First, officers can't enforce laws that aren't on the books, so the city council had to draft and approve a code of ordinances. Then, the city has to have some way to punish the people who break the laws, so leaders had to develop a municipal court. City fathers intend to hire a court clerk by the end of the year, according to Chief Russell. Next year's budget will be "considerably more," Mr. Tolbert said.

Plans for a city police department began a few years ago when Mr. Tolbert's son, Mark, was mayor.

City leaders knew the U.S. 129 bypass would encourage long-distance travelers to speed through the city, especially on certain autumn Saturdays, when a steady parade of fan-packed cars cuts through Pendergrass to get from Gainesville to Athens for University of Georgia football games.

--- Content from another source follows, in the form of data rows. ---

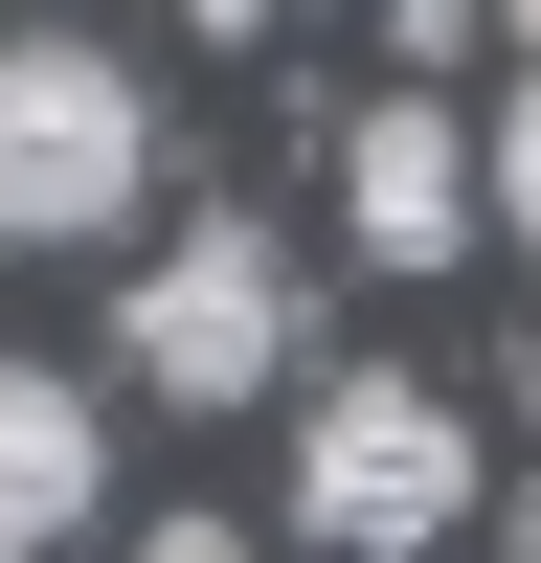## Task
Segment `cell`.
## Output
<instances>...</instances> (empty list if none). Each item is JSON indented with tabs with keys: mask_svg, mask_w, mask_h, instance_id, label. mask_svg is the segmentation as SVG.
Instances as JSON below:
<instances>
[{
	"mask_svg": "<svg viewBox=\"0 0 541 563\" xmlns=\"http://www.w3.org/2000/svg\"><path fill=\"white\" fill-rule=\"evenodd\" d=\"M135 203H158V90L113 45L23 23L0 45V249H113Z\"/></svg>",
	"mask_w": 541,
	"mask_h": 563,
	"instance_id": "1",
	"label": "cell"
},
{
	"mask_svg": "<svg viewBox=\"0 0 541 563\" xmlns=\"http://www.w3.org/2000/svg\"><path fill=\"white\" fill-rule=\"evenodd\" d=\"M113 361L180 406V429H203V406H270L294 384V249H270L249 203H180V249L113 294Z\"/></svg>",
	"mask_w": 541,
	"mask_h": 563,
	"instance_id": "2",
	"label": "cell"
},
{
	"mask_svg": "<svg viewBox=\"0 0 541 563\" xmlns=\"http://www.w3.org/2000/svg\"><path fill=\"white\" fill-rule=\"evenodd\" d=\"M474 519V406L451 384H406V361H361V384H316L294 406V541H451Z\"/></svg>",
	"mask_w": 541,
	"mask_h": 563,
	"instance_id": "3",
	"label": "cell"
},
{
	"mask_svg": "<svg viewBox=\"0 0 541 563\" xmlns=\"http://www.w3.org/2000/svg\"><path fill=\"white\" fill-rule=\"evenodd\" d=\"M339 225H361V271L496 249V135L451 113V90H361V113H339Z\"/></svg>",
	"mask_w": 541,
	"mask_h": 563,
	"instance_id": "4",
	"label": "cell"
},
{
	"mask_svg": "<svg viewBox=\"0 0 541 563\" xmlns=\"http://www.w3.org/2000/svg\"><path fill=\"white\" fill-rule=\"evenodd\" d=\"M90 519H113V406H90L68 361H0V563L90 541Z\"/></svg>",
	"mask_w": 541,
	"mask_h": 563,
	"instance_id": "5",
	"label": "cell"
},
{
	"mask_svg": "<svg viewBox=\"0 0 541 563\" xmlns=\"http://www.w3.org/2000/svg\"><path fill=\"white\" fill-rule=\"evenodd\" d=\"M496 225L541 249V68H519V113H496Z\"/></svg>",
	"mask_w": 541,
	"mask_h": 563,
	"instance_id": "6",
	"label": "cell"
},
{
	"mask_svg": "<svg viewBox=\"0 0 541 563\" xmlns=\"http://www.w3.org/2000/svg\"><path fill=\"white\" fill-rule=\"evenodd\" d=\"M180 23H203V45H270V0H180Z\"/></svg>",
	"mask_w": 541,
	"mask_h": 563,
	"instance_id": "7",
	"label": "cell"
},
{
	"mask_svg": "<svg viewBox=\"0 0 541 563\" xmlns=\"http://www.w3.org/2000/svg\"><path fill=\"white\" fill-rule=\"evenodd\" d=\"M496 23H519V45H541V0H496Z\"/></svg>",
	"mask_w": 541,
	"mask_h": 563,
	"instance_id": "8",
	"label": "cell"
},
{
	"mask_svg": "<svg viewBox=\"0 0 541 563\" xmlns=\"http://www.w3.org/2000/svg\"><path fill=\"white\" fill-rule=\"evenodd\" d=\"M519 406H541V361H519Z\"/></svg>",
	"mask_w": 541,
	"mask_h": 563,
	"instance_id": "9",
	"label": "cell"
}]
</instances>
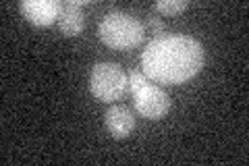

Before the bypass opened, game days brought a "mess" of traffic to downtown Pendergrass, Chief Russell said.

"We had traffic backed up from the Hall County line to Athens," he said.

The grant that will fund 75 percent of the police department's payroll for the first few years is aimed at burglary prevention, Chief Russell said.

"We never, ever, ever want a reputation as a speed trap," he said.

Instead, the chief said, he wants a close connection with the people who live or work in Pendergrass; he wants to supplement the stretched resources of the Jackson County Sheriff's Department so that Pendergrass residents have increased law enforcement.

"We won't be in the office much. You go out there. You turn your radio off and roll your window down and listen," he explained.

Mr. Tolbert said he expects some people will accuse the city of trying to generate revenue from the police force.

"I've already been advised to take my phone of the hook the day we start patrolling," he said.

"We won't be in the office much. You go out there. You turn your radio off and roll your window down and listen." - Rob Russell, lone police office patrolling the small town of Pendergrass, Ga.